Most games have the Finnish front as an "its there" type thing, but little more - you have to keep enough forces there to keep the Finns in check, but that is it. Although most games also feel that if the Germans captured Leningrad, the Finns would have moved further out.
Armies don't generally march on something just because its there. There is a reason to take it. It may be strategic (a cross road, a fortification, a good location to secure the flank from), it may be industrial (the real goal of war is not to shoot the other guy's troops, it is to destroy his ability to make war against you, his troops want to do that to you, and stop you from doing it to him), it may be resources (that was why the Japanese invaded in the Pacific, and the Germans looted as many resources as they could - inefficiently, but they did it), it could be wealth (the Germans looted billions from the conquered territories to help pay for the war), or it could simply be on the way to one of the above, but there is a reason.
That's the Finnish story and they're sticking to it, but it turns out not to be the case - though I'm sure it's what your friend was taught by his parents and school. Look at Finland's War of Choice by Henrik Lunde.

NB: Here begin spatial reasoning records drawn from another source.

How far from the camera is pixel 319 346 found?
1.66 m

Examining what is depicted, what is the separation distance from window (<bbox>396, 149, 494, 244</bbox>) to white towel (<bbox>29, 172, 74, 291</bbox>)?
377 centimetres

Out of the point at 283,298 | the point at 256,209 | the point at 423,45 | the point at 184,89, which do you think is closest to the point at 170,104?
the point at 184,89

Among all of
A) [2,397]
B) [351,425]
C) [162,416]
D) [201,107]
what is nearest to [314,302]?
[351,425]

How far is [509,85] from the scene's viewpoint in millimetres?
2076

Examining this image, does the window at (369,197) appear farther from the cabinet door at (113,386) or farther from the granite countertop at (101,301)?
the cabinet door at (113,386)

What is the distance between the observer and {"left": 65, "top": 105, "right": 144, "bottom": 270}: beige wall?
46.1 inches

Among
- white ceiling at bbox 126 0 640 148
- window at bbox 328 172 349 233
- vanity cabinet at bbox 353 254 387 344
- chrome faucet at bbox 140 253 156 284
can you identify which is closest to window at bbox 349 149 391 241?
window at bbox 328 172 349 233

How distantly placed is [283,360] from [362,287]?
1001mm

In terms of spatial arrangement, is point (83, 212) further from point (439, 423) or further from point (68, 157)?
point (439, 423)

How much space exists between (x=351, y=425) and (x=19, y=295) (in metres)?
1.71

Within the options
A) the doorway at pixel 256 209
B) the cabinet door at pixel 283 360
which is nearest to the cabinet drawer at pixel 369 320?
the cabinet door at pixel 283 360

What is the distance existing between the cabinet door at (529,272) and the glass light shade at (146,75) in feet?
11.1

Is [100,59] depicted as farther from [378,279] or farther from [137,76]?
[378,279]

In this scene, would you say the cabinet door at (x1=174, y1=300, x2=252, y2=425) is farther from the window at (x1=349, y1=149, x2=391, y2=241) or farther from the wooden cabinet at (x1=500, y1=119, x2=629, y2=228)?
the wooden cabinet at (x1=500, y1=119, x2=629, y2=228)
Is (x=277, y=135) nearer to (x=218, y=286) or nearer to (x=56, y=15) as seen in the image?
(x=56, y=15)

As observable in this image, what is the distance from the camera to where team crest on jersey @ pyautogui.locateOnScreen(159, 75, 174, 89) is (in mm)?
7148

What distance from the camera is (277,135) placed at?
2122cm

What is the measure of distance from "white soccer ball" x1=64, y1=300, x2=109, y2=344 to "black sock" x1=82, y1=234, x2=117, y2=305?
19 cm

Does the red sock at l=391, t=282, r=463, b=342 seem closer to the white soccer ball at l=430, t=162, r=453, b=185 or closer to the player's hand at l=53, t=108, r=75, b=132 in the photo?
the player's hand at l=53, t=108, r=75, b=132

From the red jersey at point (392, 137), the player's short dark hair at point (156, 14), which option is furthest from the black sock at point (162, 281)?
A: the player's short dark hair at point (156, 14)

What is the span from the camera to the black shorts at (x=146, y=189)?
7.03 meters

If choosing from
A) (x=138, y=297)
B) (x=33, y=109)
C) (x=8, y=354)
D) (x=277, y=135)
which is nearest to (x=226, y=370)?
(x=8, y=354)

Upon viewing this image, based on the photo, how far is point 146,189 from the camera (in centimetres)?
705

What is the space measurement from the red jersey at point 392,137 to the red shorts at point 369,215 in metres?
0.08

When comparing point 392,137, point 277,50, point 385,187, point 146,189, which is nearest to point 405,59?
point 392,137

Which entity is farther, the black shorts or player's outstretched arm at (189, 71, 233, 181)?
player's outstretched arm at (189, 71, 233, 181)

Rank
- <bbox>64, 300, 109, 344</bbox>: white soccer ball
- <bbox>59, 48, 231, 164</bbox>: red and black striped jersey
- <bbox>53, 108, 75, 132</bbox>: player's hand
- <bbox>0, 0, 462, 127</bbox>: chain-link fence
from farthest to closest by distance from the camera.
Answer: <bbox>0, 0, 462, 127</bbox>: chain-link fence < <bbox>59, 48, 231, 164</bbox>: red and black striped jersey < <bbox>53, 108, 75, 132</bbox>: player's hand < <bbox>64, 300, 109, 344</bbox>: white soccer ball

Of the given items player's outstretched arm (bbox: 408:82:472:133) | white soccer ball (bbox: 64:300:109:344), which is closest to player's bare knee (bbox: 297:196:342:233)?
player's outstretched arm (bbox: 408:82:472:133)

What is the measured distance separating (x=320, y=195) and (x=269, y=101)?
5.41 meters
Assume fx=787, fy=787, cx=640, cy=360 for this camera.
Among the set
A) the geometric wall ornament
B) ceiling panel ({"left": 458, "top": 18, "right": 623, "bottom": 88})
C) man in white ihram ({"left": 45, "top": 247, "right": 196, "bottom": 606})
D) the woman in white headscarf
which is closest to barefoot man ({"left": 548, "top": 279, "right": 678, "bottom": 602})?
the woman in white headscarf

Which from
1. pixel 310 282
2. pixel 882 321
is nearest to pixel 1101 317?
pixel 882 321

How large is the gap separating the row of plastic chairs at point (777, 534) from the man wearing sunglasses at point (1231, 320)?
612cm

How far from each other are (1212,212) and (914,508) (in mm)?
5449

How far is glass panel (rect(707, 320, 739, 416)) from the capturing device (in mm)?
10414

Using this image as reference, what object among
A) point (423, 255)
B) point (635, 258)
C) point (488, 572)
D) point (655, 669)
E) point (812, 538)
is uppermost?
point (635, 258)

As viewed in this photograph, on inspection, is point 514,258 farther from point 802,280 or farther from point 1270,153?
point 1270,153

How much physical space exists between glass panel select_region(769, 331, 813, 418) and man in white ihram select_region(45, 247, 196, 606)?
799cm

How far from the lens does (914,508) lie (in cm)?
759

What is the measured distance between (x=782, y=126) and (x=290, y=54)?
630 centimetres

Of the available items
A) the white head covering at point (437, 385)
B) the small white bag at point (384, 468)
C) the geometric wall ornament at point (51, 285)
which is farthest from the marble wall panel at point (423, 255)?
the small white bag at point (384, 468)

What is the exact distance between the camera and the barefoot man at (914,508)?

Maintaining this story was very important to Finnish independence during the Cold War.
North of Lake Lagoda, the Finns advanced to the 1939 border with light losses, destroying 2 Soviet divisions - the 54th and 27th as well as a NKVD regiment. Then in September, while the Germans were approaching Leningrad, they engaged in fierce battles involving heavy casualties to penetrate the 1939 line north of Lake Lagoda to take Petrozavodsk and the Murmansk-Volkov line, destroying the Soviet 3d division and another divisional equivalent (marine brigade and 2 regiments). Thereafter in November and December they drove northwest to the northern end of Lake Onega and the town of Medvezhyegorsk taking and inflicting further heavy losses. The also drove across the Svir taking bridgeheads, including one 100 kilometers by 20 km.
In this early 1941 phase of the war the Finns suffered 25,000 killed out of total casualties of 75,000, a few more than in the Winter War and half of their losses in the Continuation. In the Continuation War, the Finns estimate that the Soviets lost 270,000 killed and 550,000 wounded.
The Finns had their own divisions about the Continuation War, the Social Democrats mostly felt they should stop at the 1939 borders, while there were substantial portions of the military and political leadership which saw the attractions of a "Greater Finland" to include Soviet Karelia (which though ethnically related had never been part of the Duchy of Finland) and to achieve lasting security by the breakup of their historic adversary. President Ryti stated in a note to the Germans that he wanted the entire Kola Penisula for Finland though later he had second thoughts if it involved a common border with a Russian or Soviet state. Mannerheim's General orders early in the war, one broadcast over Finnish radio called for the liberation of Karelia and freedom for a greater Finland that included Karelia.
It does seem that Mannerheim made a conscious decision not to help bring about a conquest of Leningrad - that front went quiet at the beginning of September and the Soviets were able to transfer 2 of their 6 divisions to the German front. In terms of further offensives northeast of Lagoda, however, the Finnish offensive went on as we have seen and stopped as much due to logistics and manpower issues as anything - the Finns initially put 16% of their population into the army and like the Brits in late 1944 were overcommitted in manpower - they needed to and planned on reducing the size of their army, and demobilized a divsion for replacements. And when pressed for offensive action by the Germans, Mannerheim promised to renew the offensive on the Svir line as soon as Leningrad fell - hence the rule in WITE.
Actually, on the Finnish front, the WITE rule is too kind to the Soviets. To somewhat mimic their situation, the 23rd army should have its own no-move line to not pass the Narva or Volkov in 1941 and the 7th should freeze after it crosses the no attack line until the end of the year. Even that doesn't duplicate the reasoning that led the Soviets to sacrifice numerous forces north of the no attack line.
I don't want to sound too harsh to the Finns. They were caught between the sword and the wall. They explicitly sought Soviet approval of annexation by Sweeden with the 1940 boundaries and a commitment to neutrality and the Swedes were willing, provided the Finns promised no new war with Stalin, but Stalin blocked it by threatenting attack. A big mistake by Stalin as it turned out. They also needed someone to allow importation of grain - which had to be the Germans or the Soviets, and the Soviets weren't interested in an accomodation with the Finns before July 1941. But they didn't fight a defensive war or confine themselves to the 1939 border either - which the UK and US told them was what they needed for continued support diplomatically vis-a-vis the Russians.
Finally, in terms of quietly exiting the war, initially Stalin was willing to return to the 1939 boundaries, an for some concessions if they simply stopped at the 1939 lines but didn't exit the war. After their late 1941 offensive, that went out, but right up until the end of 1943 Stalin was prepared to let them out on the final peace terms, essentially, maybe a little better. Then as he prepared the 1944 offensive, those terms came off the table. The Finns somehow were caught totally unprepared for the 1944 offensive and lost heavily in the early stages and Stalin seemed to reconsider annexing Finland. But then the resistance stiffened and the Soviets got bogged down, taking heavy casualties, so Stalin decided he didn't want to delay rolling into East Europe trying to finish the Finns, so he went back essentially to his pre-offensive peace terms. If the Finns were that hesitant to tee off the Soviets they wouldn't have gone past the 1939 borders at very heavy cost to both them and the Soviets.